ValueError: not enough values to unpack (expected 2, got 1)

This happens because the tag in my class is very different from a w:p tag created from the python-docx package

>> paragraph._element.tag
 '{http://schemas.openxmlformats.org/wordprocessingml/2006/main}p'

>> p.tag
 'CT_OMathPara'

But I don't know why this is. A file search through the source code does not reveal any other mentions of the CT_P class, so I'm a bit stumped.


Solution

  • I think the error is coming from the 'm' namespace prefix (nspfx) not being present in the docx.oxml.ns.pfxmap dict. The namespace needs to be looked up both ways (from nspfx to namespace url and from url to nspfx).

    So to add the new namespace from "outside", meaning after the ns module is loaded, you'll need to do both (if you were to patch the ns module code directly, that second step would be handled automatically at load time):

    nsmap, pfxmap = docx.oxml.ns.nsmap, docx.oxml.ns.pfxmap
    nsmap['m'] = 'http://schemas.openxmlformats.org/officeDocument/2006/math'
    pfxmap['http://schemas.openxmlformats.org/officeDocument/2006/math'] = 'm'
    

    This should get you to past the error you're getting, however there's a little more to understand.

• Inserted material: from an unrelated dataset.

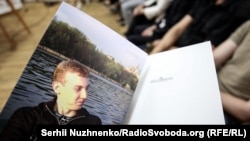 Під час презентації книжки журналіста Станіслава Асєєва у фонді «Ізоляція». Київ, 4 червня 2018 року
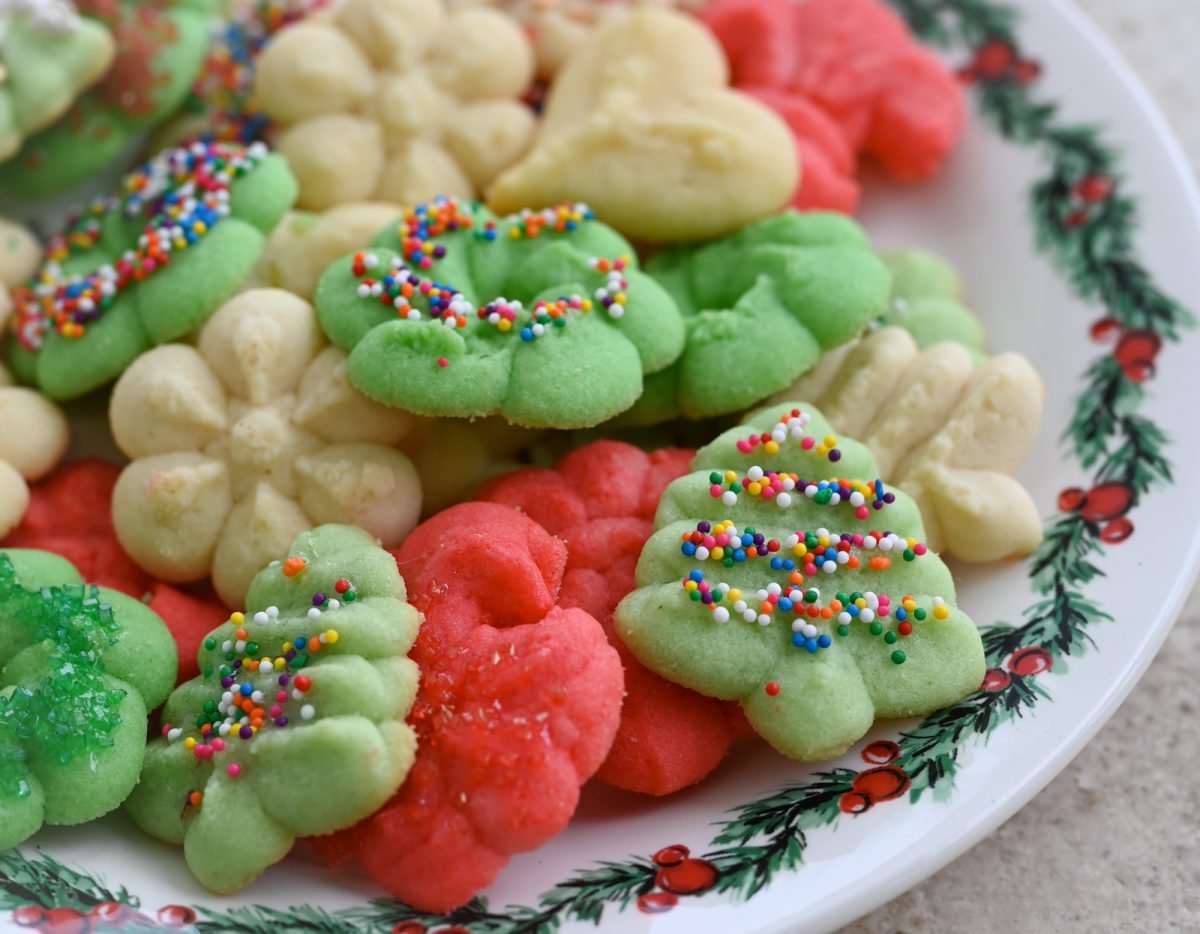'Video thumbnail for Easy Spritz Cookies Recipe'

    The CT_OMathPara class is an example of what's known as a custom element class. This means that lxml instantiates an object of this class for each element with the registered tag (m:oMathPara) instead of the generic lxml _Element class.

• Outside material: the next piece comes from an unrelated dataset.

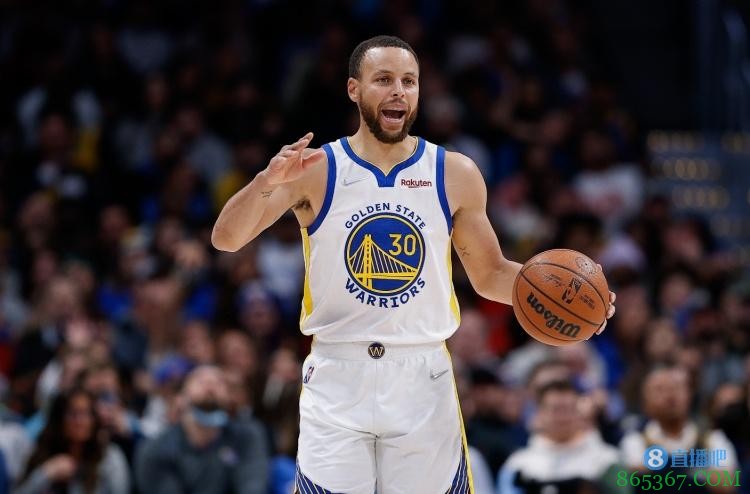 科尔称赞库里体能:他在防守端飞奔 进攻时还要参与每一次挡拆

    The key thing is, you need to let lxml do the constructing, which happens when it parses the XML. You can't get a meaningful object by constructing that class yourself.

    The easiest way to create a new "loose" element (not lodged in an XML document tree) is to use docx.oxml.OxmlElement():

    oMathPara = OxmlElement('m:oMathPara')
    

    More commonly though, the docx.oxml.parse_xml() function is used to parse an entire XML snippet. A parser needs to be configured to use custom element classes and those elements have to be registered with the parser, so you probably don't want to do that for yourself when the one in the oxml module will take care of all the needful.

    So usually, to get an instance of CT_OMathPara, you would just open a docx that contained a m:oMathPara element (after registering the new namespace and custom element class), but you can also just parse in an XML snippet. If you search for parse_xml in the oxml modules you'll find plenty of examples. You need to get the namespace declarations right at the top of the XML you provide, which can be a little tricky, but you can certainly just spell out the entire XML snippet in text if you want, it just gets a bit verbose.